**SUPPLIED RECORDS:**
************

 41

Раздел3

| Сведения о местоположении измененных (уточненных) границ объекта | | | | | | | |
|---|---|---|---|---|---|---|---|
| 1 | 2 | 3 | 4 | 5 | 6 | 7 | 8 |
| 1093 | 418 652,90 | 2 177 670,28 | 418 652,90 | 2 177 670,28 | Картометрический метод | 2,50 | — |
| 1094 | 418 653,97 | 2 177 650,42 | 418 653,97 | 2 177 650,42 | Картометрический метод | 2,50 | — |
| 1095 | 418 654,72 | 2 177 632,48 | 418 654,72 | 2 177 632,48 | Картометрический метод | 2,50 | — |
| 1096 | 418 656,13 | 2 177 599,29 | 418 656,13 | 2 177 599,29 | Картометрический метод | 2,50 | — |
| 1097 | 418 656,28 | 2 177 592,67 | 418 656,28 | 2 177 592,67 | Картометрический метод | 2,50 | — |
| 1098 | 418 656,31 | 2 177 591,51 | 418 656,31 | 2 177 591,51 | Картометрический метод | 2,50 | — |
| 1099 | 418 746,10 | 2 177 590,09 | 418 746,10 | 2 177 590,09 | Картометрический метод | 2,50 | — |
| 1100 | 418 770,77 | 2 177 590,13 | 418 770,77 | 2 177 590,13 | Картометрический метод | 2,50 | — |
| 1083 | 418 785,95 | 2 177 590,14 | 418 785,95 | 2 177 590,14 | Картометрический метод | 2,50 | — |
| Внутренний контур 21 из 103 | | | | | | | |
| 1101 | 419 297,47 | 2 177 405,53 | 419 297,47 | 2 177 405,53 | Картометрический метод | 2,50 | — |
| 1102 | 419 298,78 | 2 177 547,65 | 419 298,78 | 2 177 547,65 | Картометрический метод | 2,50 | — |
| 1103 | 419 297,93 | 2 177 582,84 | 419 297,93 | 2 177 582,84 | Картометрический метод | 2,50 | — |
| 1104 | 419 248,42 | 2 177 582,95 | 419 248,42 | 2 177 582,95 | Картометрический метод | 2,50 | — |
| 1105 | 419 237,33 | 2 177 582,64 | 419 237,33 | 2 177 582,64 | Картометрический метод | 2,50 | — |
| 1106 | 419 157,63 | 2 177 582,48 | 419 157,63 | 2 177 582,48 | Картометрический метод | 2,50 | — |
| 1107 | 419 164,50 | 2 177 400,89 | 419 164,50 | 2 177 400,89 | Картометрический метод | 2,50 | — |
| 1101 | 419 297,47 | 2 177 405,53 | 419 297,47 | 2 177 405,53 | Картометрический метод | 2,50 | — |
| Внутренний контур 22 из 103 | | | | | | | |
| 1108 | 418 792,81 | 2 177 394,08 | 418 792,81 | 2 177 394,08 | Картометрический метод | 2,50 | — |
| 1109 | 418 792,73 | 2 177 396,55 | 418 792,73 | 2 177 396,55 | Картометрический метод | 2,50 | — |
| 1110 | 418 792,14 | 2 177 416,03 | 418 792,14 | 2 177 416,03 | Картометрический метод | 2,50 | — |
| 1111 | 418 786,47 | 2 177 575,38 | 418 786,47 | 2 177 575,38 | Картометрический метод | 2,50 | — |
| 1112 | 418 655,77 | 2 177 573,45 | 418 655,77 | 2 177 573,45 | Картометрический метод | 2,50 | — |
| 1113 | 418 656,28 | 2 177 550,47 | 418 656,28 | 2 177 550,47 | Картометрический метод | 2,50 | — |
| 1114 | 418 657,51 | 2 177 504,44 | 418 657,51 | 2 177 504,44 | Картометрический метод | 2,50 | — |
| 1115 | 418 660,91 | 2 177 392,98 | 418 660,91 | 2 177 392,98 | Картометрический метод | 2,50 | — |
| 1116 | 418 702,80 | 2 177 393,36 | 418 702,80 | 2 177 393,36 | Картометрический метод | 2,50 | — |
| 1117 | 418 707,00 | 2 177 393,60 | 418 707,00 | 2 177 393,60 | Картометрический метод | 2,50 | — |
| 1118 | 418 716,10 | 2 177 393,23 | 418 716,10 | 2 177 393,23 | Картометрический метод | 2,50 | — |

************

Return every line of the entries above that the string "контур" appears in.

**EXERCISE OUTPUT:**
| Внутренний контур 21 из 103 | | | | | | | |
| Внутренний контур 22 из 103 | | | | | | | |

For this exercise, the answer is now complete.